-- Start of TASK DATA --

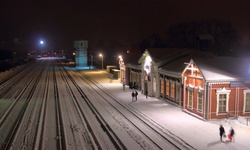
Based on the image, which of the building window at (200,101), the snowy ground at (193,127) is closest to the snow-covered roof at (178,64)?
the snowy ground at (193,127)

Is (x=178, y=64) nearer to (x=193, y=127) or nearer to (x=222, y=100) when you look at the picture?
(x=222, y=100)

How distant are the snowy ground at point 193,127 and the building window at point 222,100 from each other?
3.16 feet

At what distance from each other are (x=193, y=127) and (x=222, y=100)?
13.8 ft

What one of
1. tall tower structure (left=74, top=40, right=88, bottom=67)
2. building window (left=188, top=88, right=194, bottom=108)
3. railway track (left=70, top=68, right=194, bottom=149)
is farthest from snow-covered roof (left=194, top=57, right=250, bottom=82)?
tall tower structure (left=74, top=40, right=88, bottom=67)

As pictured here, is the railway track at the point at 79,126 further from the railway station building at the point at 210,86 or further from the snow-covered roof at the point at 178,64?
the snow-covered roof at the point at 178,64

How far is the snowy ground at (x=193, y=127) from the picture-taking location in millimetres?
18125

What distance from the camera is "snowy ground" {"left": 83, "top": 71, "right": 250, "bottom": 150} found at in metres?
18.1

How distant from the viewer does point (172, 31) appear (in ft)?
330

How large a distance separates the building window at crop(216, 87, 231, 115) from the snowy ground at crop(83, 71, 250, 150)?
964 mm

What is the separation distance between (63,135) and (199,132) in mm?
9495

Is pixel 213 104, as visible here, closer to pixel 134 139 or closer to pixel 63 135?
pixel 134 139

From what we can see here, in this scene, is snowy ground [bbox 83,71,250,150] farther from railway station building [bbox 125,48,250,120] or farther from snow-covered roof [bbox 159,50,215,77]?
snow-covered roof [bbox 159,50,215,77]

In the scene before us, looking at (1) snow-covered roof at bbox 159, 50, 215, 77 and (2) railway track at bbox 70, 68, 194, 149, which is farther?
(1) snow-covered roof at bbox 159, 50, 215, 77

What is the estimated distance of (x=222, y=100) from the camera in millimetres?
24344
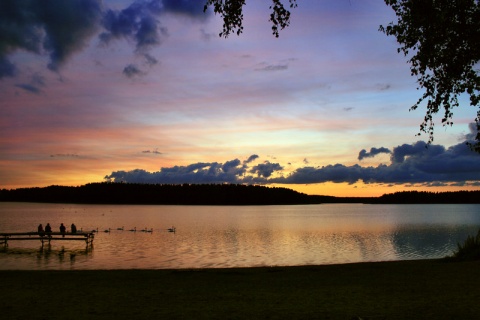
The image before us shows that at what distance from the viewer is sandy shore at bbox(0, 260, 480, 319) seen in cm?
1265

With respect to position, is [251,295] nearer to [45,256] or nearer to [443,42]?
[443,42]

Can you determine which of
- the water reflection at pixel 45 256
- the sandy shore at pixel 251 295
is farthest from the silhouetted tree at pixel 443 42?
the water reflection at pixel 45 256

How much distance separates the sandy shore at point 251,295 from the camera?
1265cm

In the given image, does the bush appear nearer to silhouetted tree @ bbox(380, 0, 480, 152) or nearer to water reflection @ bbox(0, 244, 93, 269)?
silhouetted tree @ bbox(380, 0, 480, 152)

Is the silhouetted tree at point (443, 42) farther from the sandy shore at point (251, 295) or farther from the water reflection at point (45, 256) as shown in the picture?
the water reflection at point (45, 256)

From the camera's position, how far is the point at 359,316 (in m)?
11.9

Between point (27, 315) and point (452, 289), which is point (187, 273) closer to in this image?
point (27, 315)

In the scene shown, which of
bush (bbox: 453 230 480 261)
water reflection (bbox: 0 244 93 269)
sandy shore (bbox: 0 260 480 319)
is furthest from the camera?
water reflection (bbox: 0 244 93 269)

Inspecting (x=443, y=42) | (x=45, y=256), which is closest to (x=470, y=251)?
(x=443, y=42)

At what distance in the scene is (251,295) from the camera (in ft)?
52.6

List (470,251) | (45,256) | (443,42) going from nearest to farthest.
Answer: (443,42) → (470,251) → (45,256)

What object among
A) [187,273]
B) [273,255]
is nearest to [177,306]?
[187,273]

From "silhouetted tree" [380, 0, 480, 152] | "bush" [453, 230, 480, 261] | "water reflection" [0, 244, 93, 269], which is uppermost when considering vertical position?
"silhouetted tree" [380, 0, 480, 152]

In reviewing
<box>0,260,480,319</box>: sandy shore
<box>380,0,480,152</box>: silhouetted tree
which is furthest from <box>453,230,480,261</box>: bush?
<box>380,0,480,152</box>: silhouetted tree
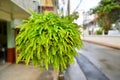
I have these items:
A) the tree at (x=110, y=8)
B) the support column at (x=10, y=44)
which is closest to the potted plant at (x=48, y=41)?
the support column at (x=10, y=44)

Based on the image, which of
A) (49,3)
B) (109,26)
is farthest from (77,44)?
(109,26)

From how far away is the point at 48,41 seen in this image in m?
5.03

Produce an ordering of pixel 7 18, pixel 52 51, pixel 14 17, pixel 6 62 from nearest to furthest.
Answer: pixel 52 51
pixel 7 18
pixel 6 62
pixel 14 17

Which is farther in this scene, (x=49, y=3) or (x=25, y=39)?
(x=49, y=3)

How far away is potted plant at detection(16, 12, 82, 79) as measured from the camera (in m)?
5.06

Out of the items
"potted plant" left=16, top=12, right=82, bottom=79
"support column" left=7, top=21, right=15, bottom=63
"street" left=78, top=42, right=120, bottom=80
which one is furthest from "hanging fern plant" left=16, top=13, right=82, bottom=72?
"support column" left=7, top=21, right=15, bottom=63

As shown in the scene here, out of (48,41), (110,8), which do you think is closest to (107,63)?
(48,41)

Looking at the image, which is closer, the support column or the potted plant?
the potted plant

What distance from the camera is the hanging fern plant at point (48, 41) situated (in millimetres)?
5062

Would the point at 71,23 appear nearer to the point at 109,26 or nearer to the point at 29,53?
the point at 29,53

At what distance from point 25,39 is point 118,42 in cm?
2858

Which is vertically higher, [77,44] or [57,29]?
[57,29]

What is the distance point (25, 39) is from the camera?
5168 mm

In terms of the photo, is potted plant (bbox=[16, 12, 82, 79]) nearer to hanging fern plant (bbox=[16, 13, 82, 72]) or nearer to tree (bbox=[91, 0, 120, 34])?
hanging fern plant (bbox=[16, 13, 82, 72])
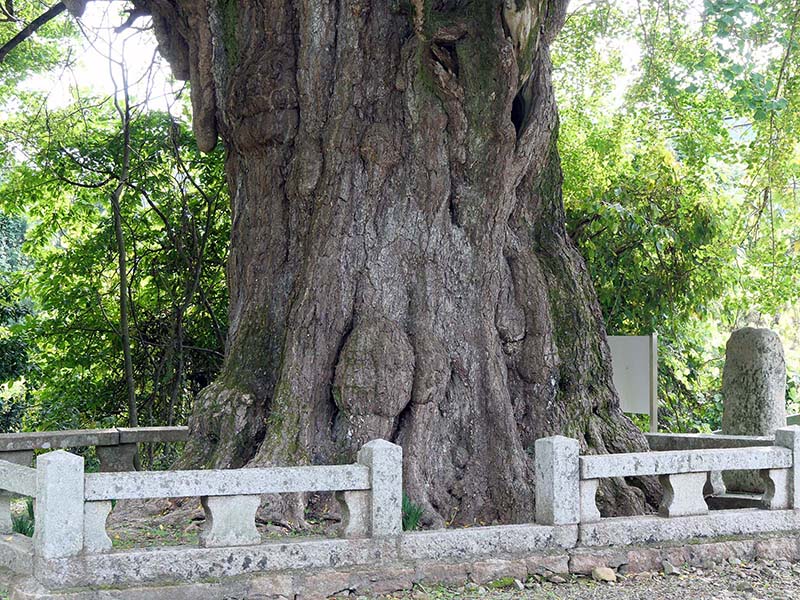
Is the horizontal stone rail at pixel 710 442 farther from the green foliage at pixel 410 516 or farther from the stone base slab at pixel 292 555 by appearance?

-- End of TASK DATA --

Filter the data above to the lines that contain the string "left", and copy each matching line in full.

1. tall tower structure (left=74, top=40, right=88, bottom=67)
2. building window (left=188, top=88, right=194, bottom=108)
3. railway track (left=70, top=68, right=194, bottom=149)
is farthest from snow-covered roof (left=194, top=57, right=250, bottom=82)?
tall tower structure (left=74, top=40, right=88, bottom=67)
What distance from the camera is "snowy ground" {"left": 83, "top": 71, "right": 250, "bottom": 150} found at in metres?
"potted plant" left=16, top=12, right=82, bottom=79
"support column" left=7, top=21, right=15, bottom=63
"street" left=78, top=42, right=120, bottom=80
which one is furthest from "hanging fern plant" left=16, top=13, right=82, bottom=72?
"support column" left=7, top=21, right=15, bottom=63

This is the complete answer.